これまでの半導体業界は、パッケージ設計・回路設計・材料開発といったそれぞれの専門ごとの“垂直分業”によって支えられてきたと言ってよいだろう。しかし近年、CoWoS(Chip on Wafer onSubstrate)や FOWLP(Fan-Out Wafer-Level Packaging)、SoIC(System on Integrated Chips)といった 3D 実装技術の進化により、その分業体制にひずみが生じている。
TSMC が 2023 年の「Open Innovation Platform Symposium」で強調したのは、SoIC における“統合設計”の重要性だった。チップ間通信の最適化には、電気特性だけでなく熱伝導や材料特性を含む横断的な視点が不可欠であり、もはや単一分野の知識では対応できないからだ。
この変化に対応できるのは、それぞれの領域における「深い専門性」と「他領域との横断的な知識」を兼ね備えた人材だけだ。今、OSAT やファウンドリ、材料メーカーの現場で求められているのは、このような「つなぐ力」を持つ技術者である。本稿では、このような“垂直分業”の終焉と今後必要となる “橋渡し役”なスキルを持つ人材について考察する。

なぜ今、「領域横断スキル」が必須なのか
1.先端パッケージの進化がもたらした「橋渡しの必要性」
先端パッケージでは、配線密度、熱伝導率、材料の Cte(熱膨張係数)など、複数領域のパラメータが密接に連動している。たとえば、NVIDIA の「H100」に採用された CoWoS 技術では、HBM とGPU ダイを重ねて高帯域を実現するが、そこでは高精度な再配線(RDL)設計と高度な熱マネジメントが同時に必要となる。
これらはもはや個別の部門だけでは最適化できず、設計・解析・材料・製造プロセスを横断する知識がなければ成立しない。
2.電気・熱・材料をつなぐ「ハイブリッド人材」
今、現場で必要とされているのは、「再配線層の設計ができて、熱シミュレーションも読めて、材料の応力も理解している」といった、幅広い知識と経験を持ち、多様な状況に対応できる人材なのだ。
特に FOWLP では、チップ外周へのファンアウトや、樹脂と配線の界面剥離といった複雑な課題があり、設計者が材料物性を理解しているかどうかが致命的差異を生む。
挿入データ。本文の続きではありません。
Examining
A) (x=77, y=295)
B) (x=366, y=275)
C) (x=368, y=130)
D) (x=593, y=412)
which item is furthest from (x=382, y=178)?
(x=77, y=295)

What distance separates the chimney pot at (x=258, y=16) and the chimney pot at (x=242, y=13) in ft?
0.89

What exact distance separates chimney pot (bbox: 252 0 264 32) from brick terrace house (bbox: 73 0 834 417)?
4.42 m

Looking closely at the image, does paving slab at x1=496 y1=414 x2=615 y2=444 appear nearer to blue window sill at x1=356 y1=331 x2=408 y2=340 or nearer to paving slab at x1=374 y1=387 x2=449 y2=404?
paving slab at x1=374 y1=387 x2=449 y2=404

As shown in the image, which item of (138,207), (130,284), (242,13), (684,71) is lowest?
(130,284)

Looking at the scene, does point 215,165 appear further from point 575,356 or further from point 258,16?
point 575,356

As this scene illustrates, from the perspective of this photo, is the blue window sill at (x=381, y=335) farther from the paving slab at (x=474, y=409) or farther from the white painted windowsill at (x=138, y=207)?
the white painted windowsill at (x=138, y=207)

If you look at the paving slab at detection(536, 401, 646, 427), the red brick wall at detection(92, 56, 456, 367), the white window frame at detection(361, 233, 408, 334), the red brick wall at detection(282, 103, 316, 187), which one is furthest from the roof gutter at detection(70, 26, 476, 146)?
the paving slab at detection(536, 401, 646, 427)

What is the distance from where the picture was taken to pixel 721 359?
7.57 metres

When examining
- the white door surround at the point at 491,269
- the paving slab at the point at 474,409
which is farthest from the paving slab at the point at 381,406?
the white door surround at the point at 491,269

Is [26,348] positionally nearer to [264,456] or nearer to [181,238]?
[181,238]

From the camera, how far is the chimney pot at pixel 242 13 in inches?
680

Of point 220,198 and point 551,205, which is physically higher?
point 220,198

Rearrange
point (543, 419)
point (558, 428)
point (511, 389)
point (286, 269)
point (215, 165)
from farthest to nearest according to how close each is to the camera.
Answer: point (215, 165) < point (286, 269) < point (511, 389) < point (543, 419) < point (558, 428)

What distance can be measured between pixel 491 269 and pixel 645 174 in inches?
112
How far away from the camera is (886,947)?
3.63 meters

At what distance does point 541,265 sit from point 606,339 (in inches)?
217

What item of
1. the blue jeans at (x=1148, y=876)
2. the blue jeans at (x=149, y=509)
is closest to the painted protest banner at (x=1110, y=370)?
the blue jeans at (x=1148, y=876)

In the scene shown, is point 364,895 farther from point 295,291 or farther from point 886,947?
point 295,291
このため、幅広い知識と経験を持ち、多様な状況に対応できる人材、つまり「ハイブリット人材」が不可欠になる。

3.産学連携が加速する教育現場──各国の再教育モデルとは
海外では、こうした変化に対応するための技術者育成が加速している。たとえば、台湾・NARLabs と国立清華大学は、TSMC や ASEと連携し、熱・電気・材料の連携設計を学べる産学講座を整備。実務者向けの夜間講座も提供している(出典:NARLabs:https://www.narlabs.org.tw/)。
一方、アメリカでは IMAPS(国際マイクロエレクトロニクス会議)がオンラインで実装技術の講座を展開。さらに、Cadence やANSYS といった EDA 企業も、先端パッケージ向けの専用カリキュラムを拡充している。

分断されていた領域をつなぐ「知の融合」が次世代の成長を担う
先端パッケージがもたらす複雑性は、単なる設計手法の変化だけではない。そこには、かつて分断されていた領域をつなぐ「知の融合」が必要とされている。だからこそ、「分業の谷間」に橋をかけることのできる人材が、次の開発プロジェクトを動かす鍵を握る。
経済産業省が掲げる「半導体・デジタル産業戦略」でも、大学・高専・企業が連携して実践教育を進める方針が示されており、技術者再教育が国家戦略としても位置付けられ始めている。